Chinese officials the following week acknowledged their rising covid death toll — revising their official count from 37 deaths to nearly 60,000 on Jan. 14 — but argued that cases had peaked.

U.S. officials say they have been reassured in recent weeks by indications of declining covid deaths and infections in China, although they acknowledged the data is almost certainly a significant undercount. Health analytics firm Airfinity projected that China’s covid death toll would peak at 36,000 deaths per day in late January, and U.S. officials believe that the majority of China’s population of 1.4 billion people was infected in the country’s recent covid wave.

U.S. officials also had been concerned about China’s lack of transparency around genomic testing to detect emerging variants. In early January, as part of the U.S. response, the Centers for Disease Control and Prevention expanded genomic surveillance of international travelers arriving at several major U.S. airports, which included passengers aboard hundreds of weekly flights from China who voluntarily participated in anonymous nasal swabs and testing wastewater aboard airplanes. Those efforts will continue, officials said Tuesday.

The plan to lift testing requirements comes amid ongoing tensions between Chinese and U.S. officials over the covid response and other policies, including the fallout from a recent incident involving a suspected spy balloon. Chinese officials in January had threatened “countermeasures” against the United States and other countries that imposed covid testing requirements on travelers, and Chinese leader Xi Jinping this week directly accused the United States of trying to “contain, encircle and suppress” China.
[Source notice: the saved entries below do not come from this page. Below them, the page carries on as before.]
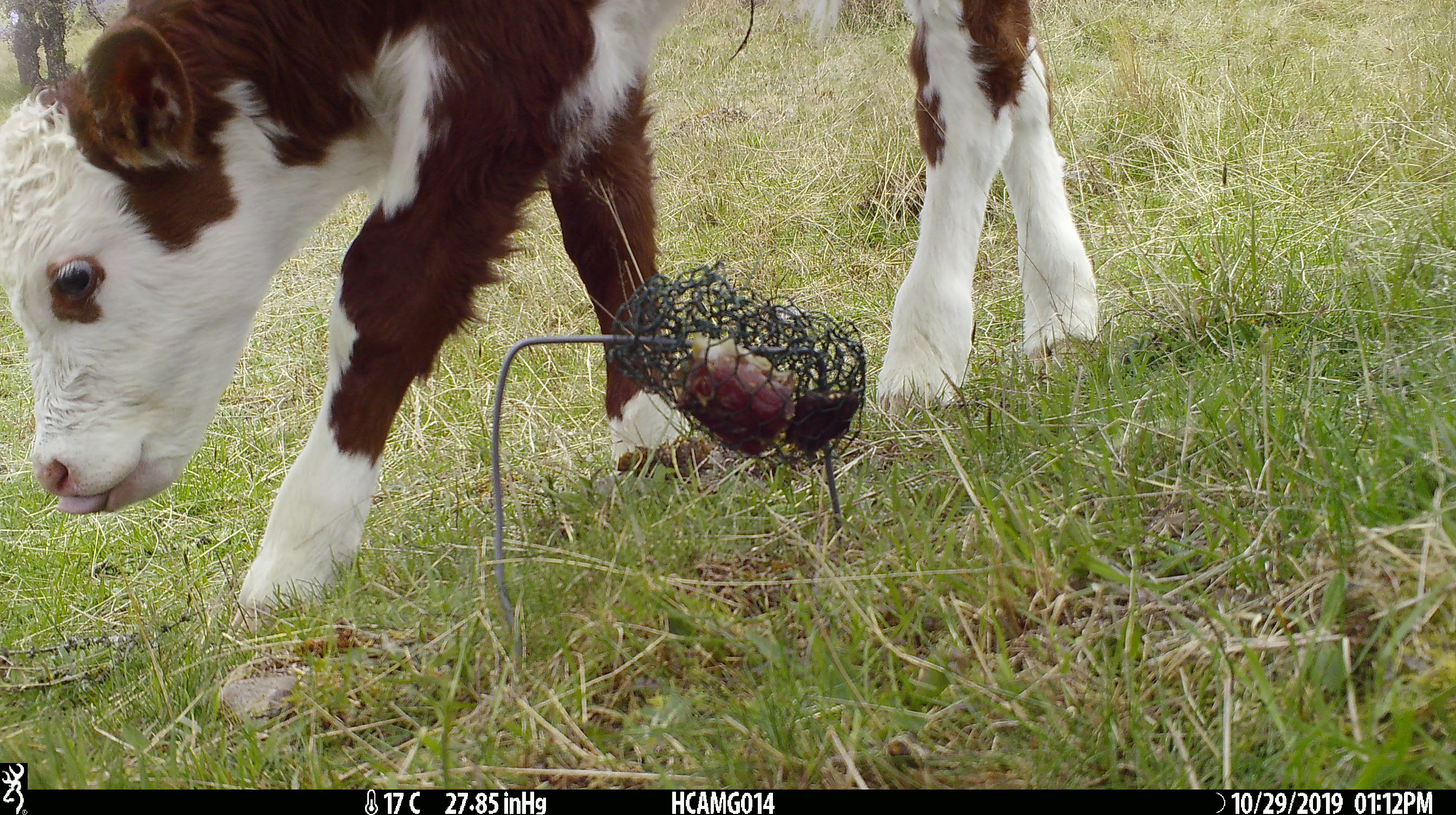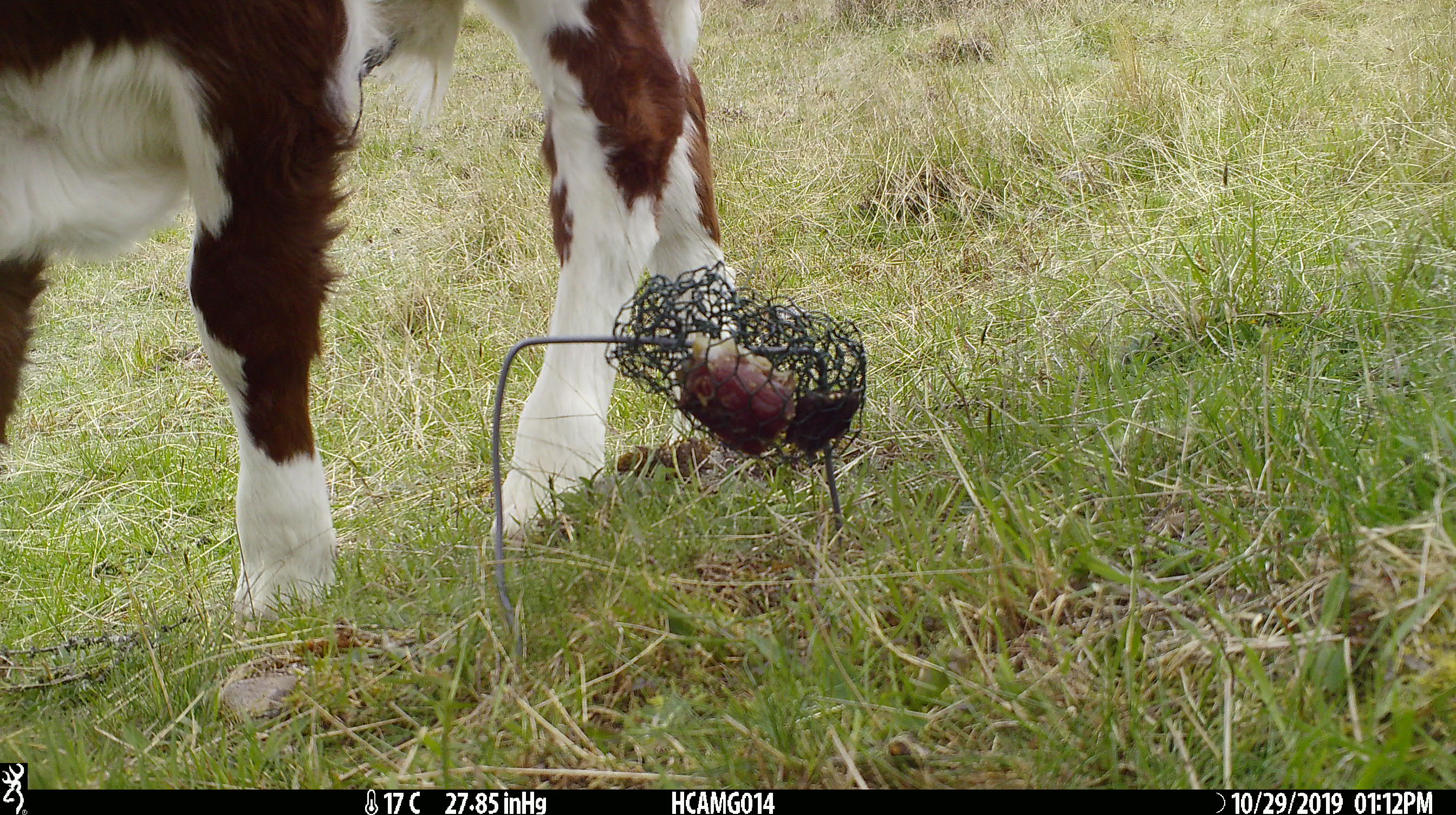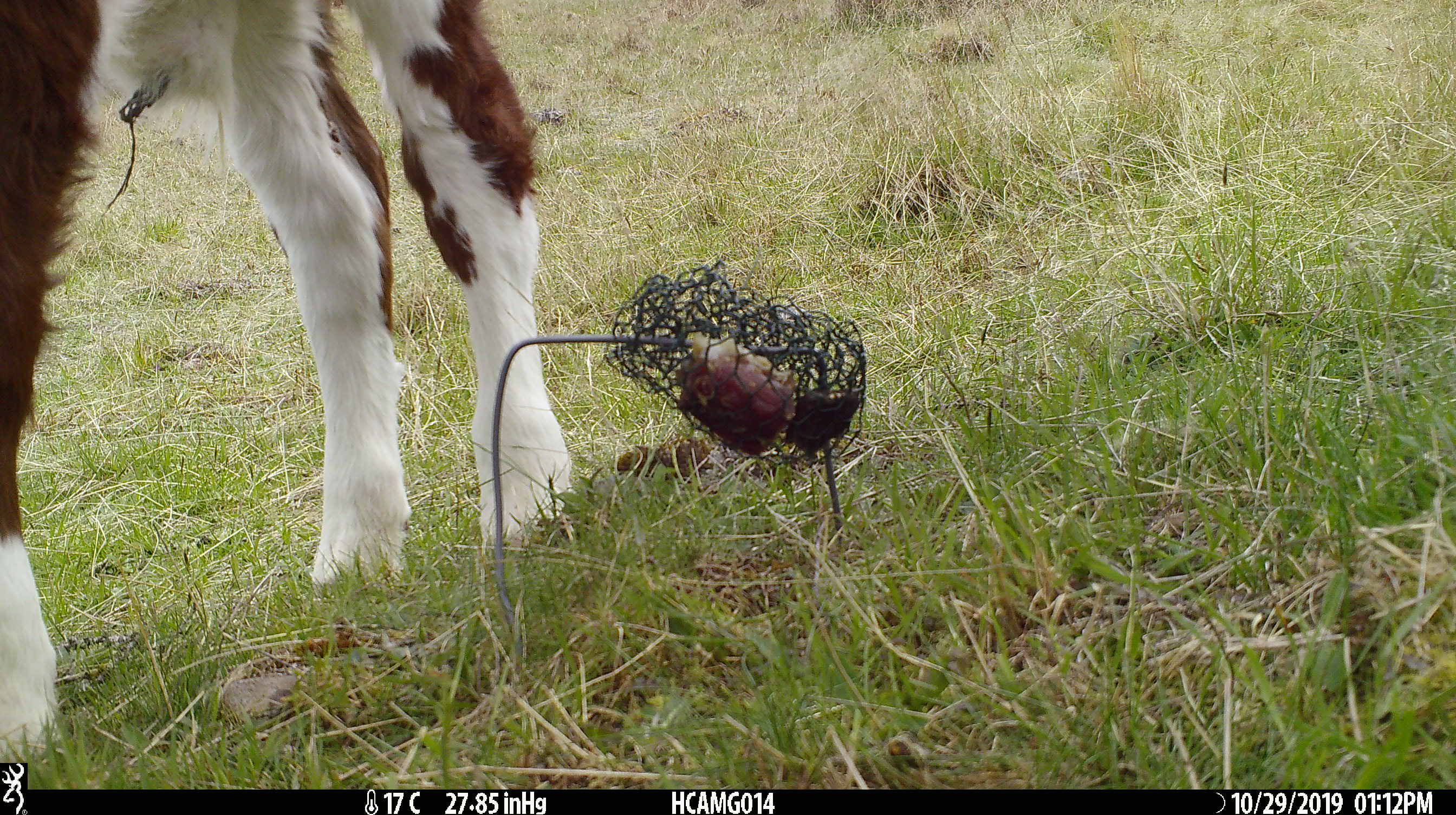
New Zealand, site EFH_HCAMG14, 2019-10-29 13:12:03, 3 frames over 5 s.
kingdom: Animalia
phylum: Chordata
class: Mammalia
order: Artiodactyla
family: Bovidae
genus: Bos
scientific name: Bos taurus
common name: domestic cow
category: cow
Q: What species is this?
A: Cow (domestic cow) (Bos taurus).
U.S.-China relations over covid also have been strained by American officials’ continued focus on the “lab-leak theory,” which posits that the pandemic began when the virus accidentally escaped from a lab in Wuhan, a city in central China. The Department of Energy and the FBI have both concluded that a lab-leak was the most likely origin of the pandemic, although most other U.S. intelligence agencies favor the theory that the virus naturally “spilled over” from animals to humans. Congressional Republicans are set to hold a hearing on Wednesday further probing the virus’ origin. Chinese officials have denied the claims and said that the accusation is defamatory.